### PROBLEMS AND TASKS
**1.** List every year named in the Starlink text.
**2.** Copy the Starlink text word for word, starting at "In 2015, SpaceX" and ending at "threat to spacecraft.".

### STUDY TEXT
In 2015, SpaceX began development of the Starlink constellation of low Earth orbit satellites to provide satellite Internet access, with the first two prototype satellites launched in February 2018. A second set of test satellites, and the first large deployment of a piece of the constellation, occurred in May 2019, when the first 60 operational satellites were launched. The total cost of the decade-long project to design, build, and deploy the constellation was estimated by SpaceX in 2020 to be $10 billion. (Note: SpaceX received nearly $900 million in Federal Communications Commission subsidies for Starlink.) Some critics, including the International Astronomical Union, have alleged that Starlink blocks the view of the sky and poses a collision threat to spacecraft.

### PROVIDED MATERIAL

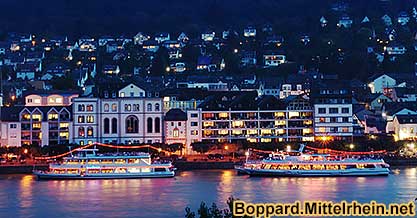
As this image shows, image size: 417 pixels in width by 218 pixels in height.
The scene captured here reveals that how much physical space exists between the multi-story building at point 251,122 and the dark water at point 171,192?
4949 mm

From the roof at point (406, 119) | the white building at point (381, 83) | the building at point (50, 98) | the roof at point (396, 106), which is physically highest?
the white building at point (381, 83)

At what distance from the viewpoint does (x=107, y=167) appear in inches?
1238

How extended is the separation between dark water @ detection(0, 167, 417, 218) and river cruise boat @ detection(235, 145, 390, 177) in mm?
790

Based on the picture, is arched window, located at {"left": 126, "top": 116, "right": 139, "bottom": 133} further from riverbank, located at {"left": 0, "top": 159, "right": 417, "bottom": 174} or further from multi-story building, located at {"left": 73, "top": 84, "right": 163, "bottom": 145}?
riverbank, located at {"left": 0, "top": 159, "right": 417, "bottom": 174}

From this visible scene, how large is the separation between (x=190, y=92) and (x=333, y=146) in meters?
7.37

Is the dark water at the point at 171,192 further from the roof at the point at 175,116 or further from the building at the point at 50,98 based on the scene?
the building at the point at 50,98

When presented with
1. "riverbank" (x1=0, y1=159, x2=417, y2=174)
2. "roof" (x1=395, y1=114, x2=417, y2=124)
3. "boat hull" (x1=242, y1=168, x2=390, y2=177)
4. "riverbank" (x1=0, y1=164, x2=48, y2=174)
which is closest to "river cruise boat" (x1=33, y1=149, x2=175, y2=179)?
"riverbank" (x1=0, y1=164, x2=48, y2=174)

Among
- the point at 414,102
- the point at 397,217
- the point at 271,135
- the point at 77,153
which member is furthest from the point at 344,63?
the point at 397,217

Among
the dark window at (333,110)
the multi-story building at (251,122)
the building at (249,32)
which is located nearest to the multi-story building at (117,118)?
the multi-story building at (251,122)

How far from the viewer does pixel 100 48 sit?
61406mm

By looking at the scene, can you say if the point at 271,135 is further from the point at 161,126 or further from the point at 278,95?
the point at 278,95

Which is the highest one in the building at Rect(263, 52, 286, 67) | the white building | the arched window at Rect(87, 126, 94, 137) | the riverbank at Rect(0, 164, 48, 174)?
the building at Rect(263, 52, 286, 67)

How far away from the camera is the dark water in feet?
74.3

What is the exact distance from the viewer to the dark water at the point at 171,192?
22.7 m
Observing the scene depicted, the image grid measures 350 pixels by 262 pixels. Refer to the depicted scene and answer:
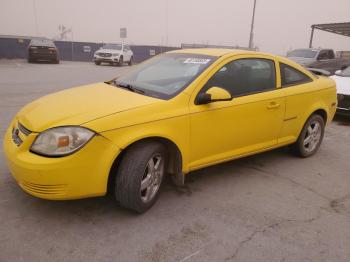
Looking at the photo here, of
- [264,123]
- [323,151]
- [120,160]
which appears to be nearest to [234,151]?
[264,123]

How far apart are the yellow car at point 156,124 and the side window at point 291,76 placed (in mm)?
14

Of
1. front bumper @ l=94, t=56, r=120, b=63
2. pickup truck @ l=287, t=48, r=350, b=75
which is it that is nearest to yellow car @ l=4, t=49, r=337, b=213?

### OUTPUTS BY TASK
**1.** 2015, 2018, 2019, 2020

**2.**
In 2015, SpaceX began development of the Starlink constellation of low Earth orbit satellites to provide satellite Internet access, with the first two prototype satellites launched in February 2018. A second set of test satellites, and the first large deployment of a piece of the constellation, occurred in May 2019, when the first 60 operational satellites were launched. The total cost of the decade-long project to design, build, and deploy the constellation was estimated by SpaceX in 2020 to be $10 billion. (Note: SpaceX received nearly $900 million in Federal Communications Commission subsidies for Starlink.) Some critics, including the International Astronomical Union, have alleged that Starlink blocks the view of the sky and poses a collision threat to spacecraft.